• **Exercise objective**: According to the abstract on BCPY thin films, why is the film judged to be a pure oxide ion conductor?

• **Text excerpt**:
%%
Surface oxide ion conduction of BaCe0.5Pr0.3Y0.2O3−δ thin film with complex mixed valence states

Abstract

Solid oxide fuel cells (SOFCs), which operate in the medium temperature range from 300 °C to 500 °C, are effective in shortening startup time and reducing fuel gas. In order to realize a practical electrolyte with high oxide ion conductivity, we have investigated the ionic conductivity of c-axis oriented BaCe0.5Pr0.3Y0.2O3−δ (BCPY) thin films with complex mixed valence states prepared on Al2O3 (0001) substrates by RF magnetron sputtering. The amount of oxygen vacancies on the surface in the as-deposited BCPY thin film was evaluated to be ∼6.7% by X-ray absorption spectroscopy and defect chemical analysis. The as-deposited film exhibited relatively high ionic conductivity (σT) of more than 10−1 S·K cm−1 and activation energy (E A) of ∼0.57 eV in the medium temperature range by thermal activation process on the surface. The energy separation between the top of the VB and the Fermi level was much larger than E A, indicating that the BCPY thin film is a pure oxide ion conductor without the contribution of electron or hole carriers. These results indicate that the c-axis oriented BCPY thin film can be applied to electrolyte of SOFC operating in the medium temperature range.
%%
(Collected data entries)
%%
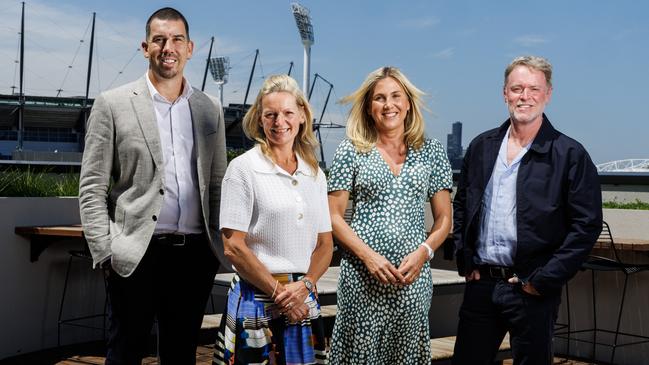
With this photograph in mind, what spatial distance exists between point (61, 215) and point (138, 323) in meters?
3.23

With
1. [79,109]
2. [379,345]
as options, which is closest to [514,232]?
[379,345]

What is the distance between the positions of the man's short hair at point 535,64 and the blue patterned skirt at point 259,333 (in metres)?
1.01

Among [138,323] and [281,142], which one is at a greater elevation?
[281,142]

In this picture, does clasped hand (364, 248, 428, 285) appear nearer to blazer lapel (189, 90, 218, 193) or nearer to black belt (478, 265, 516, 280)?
black belt (478, 265, 516, 280)

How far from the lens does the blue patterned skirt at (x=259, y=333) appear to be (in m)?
2.16

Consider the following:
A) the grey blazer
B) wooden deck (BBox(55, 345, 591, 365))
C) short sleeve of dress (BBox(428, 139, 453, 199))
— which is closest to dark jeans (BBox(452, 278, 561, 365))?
short sleeve of dress (BBox(428, 139, 453, 199))

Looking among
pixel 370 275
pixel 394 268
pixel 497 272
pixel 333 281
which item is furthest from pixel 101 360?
pixel 497 272

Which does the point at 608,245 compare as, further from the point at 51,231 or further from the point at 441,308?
the point at 51,231

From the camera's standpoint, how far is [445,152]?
2.79m

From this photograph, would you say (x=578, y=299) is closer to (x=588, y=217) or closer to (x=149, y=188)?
(x=588, y=217)

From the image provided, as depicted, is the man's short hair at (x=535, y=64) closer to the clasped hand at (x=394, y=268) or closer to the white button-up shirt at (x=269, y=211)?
the clasped hand at (x=394, y=268)

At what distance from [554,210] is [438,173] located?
462mm

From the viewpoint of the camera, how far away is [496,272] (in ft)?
8.20

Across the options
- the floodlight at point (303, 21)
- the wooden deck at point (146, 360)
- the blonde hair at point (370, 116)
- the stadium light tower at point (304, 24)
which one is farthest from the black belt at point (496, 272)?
the floodlight at point (303, 21)
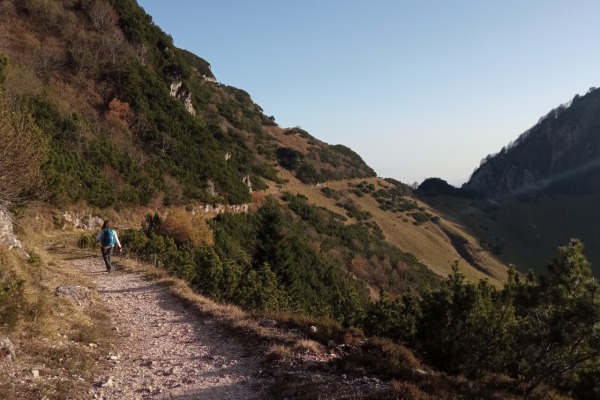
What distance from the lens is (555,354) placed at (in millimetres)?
9078

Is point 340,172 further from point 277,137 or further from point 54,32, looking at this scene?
point 54,32

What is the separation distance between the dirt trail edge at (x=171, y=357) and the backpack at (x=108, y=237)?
3384 millimetres

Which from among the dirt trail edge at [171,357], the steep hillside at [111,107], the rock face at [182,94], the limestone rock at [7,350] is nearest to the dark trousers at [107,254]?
the dirt trail edge at [171,357]

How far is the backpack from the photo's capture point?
621 inches

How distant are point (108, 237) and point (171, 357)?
9.52 metres

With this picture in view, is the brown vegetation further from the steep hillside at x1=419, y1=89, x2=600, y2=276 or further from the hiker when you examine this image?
the steep hillside at x1=419, y1=89, x2=600, y2=276

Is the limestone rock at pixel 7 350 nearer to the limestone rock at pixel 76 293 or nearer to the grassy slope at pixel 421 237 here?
the limestone rock at pixel 76 293

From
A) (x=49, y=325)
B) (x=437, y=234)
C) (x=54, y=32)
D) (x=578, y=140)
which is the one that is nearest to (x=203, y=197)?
Answer: (x=54, y=32)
%%
• **Task answer**: The energy separation between the top of the valence band and the Fermi level was much larger than the activation energy of about 0.57 eV. This shows that electron or hole carriers do not contribute to the conduction.